The film, called The Convenient Solution, is a follow-up to last year’s hit documentary about climate change from Al Gore, An Inconvenient Truth.

And after the film Bury North MP David Chaytor will be chairing a discussion on global warming, where he’ll be joined by the Blues’ chief executive Alistair Mackintosh and experts from Greenpeace, Ecotricity and Manchester City Council.

Manchester businesses are at the cutting edge of environmentally friendly energy. Manchester’s Royal Brewery, who appears in the film, are using spent grain to power and heat the brewery.

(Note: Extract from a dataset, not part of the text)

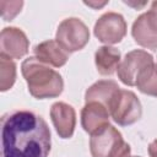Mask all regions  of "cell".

Greenpeace's Chief Scientist Dr Doug Parr said: "Man City are the greenest football club in the world. By putting up a wind turbine and teaming up with Greenpeace and Ecotricity to host this important event, they’re really nailing their colours to the wall in the battle against global warming.

"This important new film shows how to drastically reduce our use of climate wrecking fossil fuels, and explains why nuclear power isn't the answer to global warming."

WHERE:
Manchester City Football Club, City of Manchester Stadium, SportCity, Manchester M11 3FF.

WHEN:
6.30pm – 9.30pm, 27th September 2007.